Jews during La Convivencia (Tolerance among Christian, Jewish, and Islamic Cultures)
Hosted By: The City Congregation For Humanistic Judaism
This program will be preceded by a short Shabbat service.
Teruel, in Aragon, Spain is the home of the 13th century church, Santa Maria de Mediavilla. Painted on the ceiling are colorful Romanesque-Gothic human portraits entwined with Islamic abstract motifs that illustrate the mudejar aesthetic. Illuminating the hybrid relationships that informed Aragon’s frontier culture in the wake of the Christian conquest of Moorish-held lands, these images feature an array of individuals, half of them women, from different occupations, social classes, cultural traditions, even sexual orientations; they represent an ‘ordinary’ medieval community perceived from ‘below’. This was a time of unusual harmony and tolerance among Christian, Islamic and Jewish cultures, referred to as La Convivencia (coexistence).

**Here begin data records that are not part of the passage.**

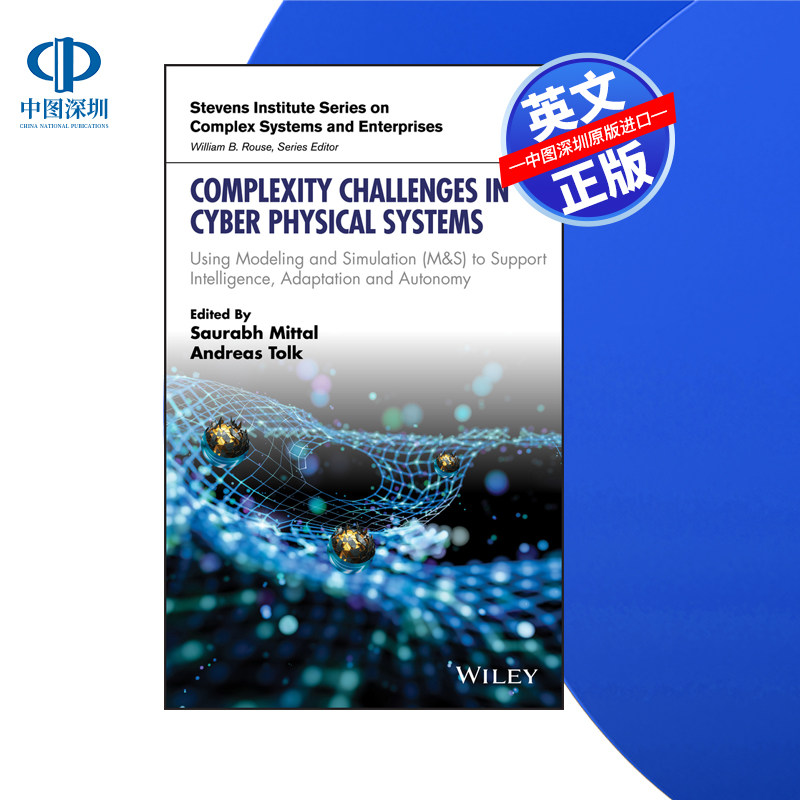 【预售 按需印刷】Wiley出版 网络物理系统中的复杂性挑战 Complexity Challenges in Cyber Physical Systems 进口英文正版书籍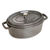 Staub Cocotte casseruola ovale grigio 37cm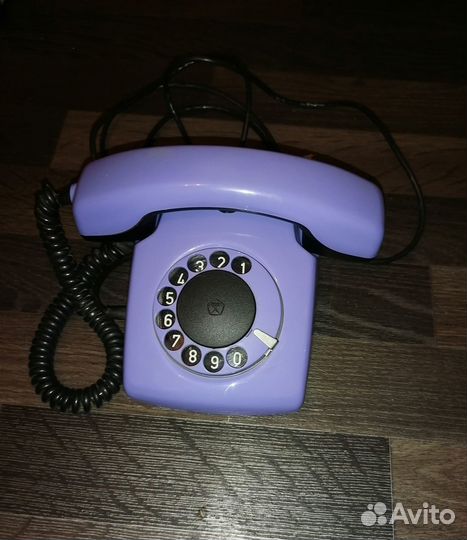 Аппарат телефонный СССР 1990г 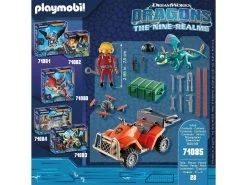 Playmobil Dragons Nine Realms Icaris Quad Playmobil 71085 12 Playmobil Dragons Nine Realms Icaris Quad Playmobil 71085 -Playmobil Ventas 1999964547g03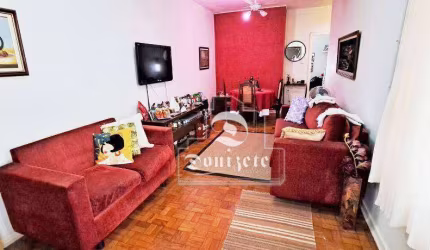 Apartamento à venda, 80 m² por R$ 410.000,00 - Centro - Santo André/SP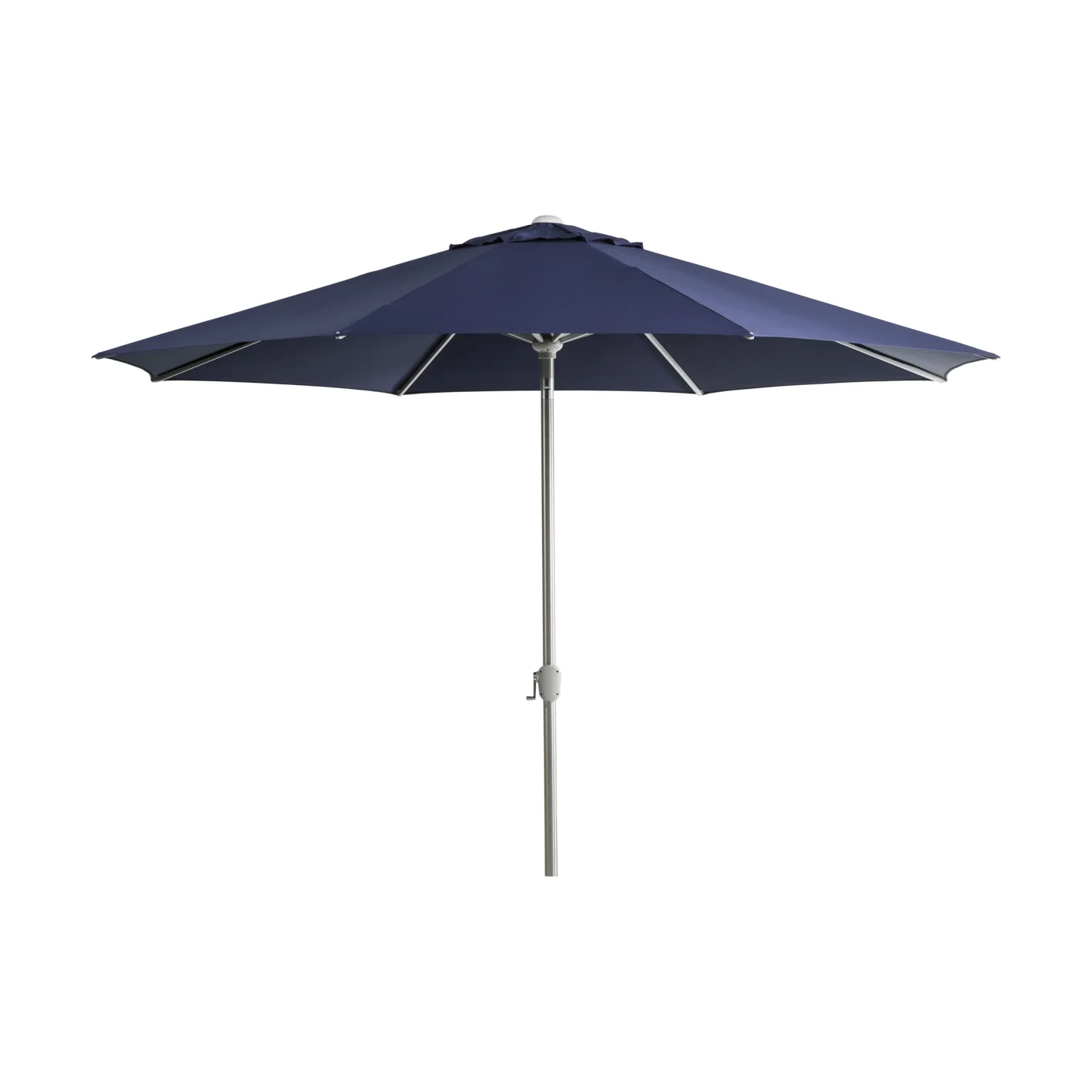 Parasol Abriola, Dark blue, Ø330 cm Brafab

Santa Maria’s depictions constitute an art-historical mystery. We don’t know the identity of the artists or the intended message, nor do we understand the astonishing inclusiveness and lack of stratification of this medieval community, its vibrant secularity and abundant women figures. In what ways does this artwork enrich our knowledge of Iberian social history? What is its significance to our global 21st century society?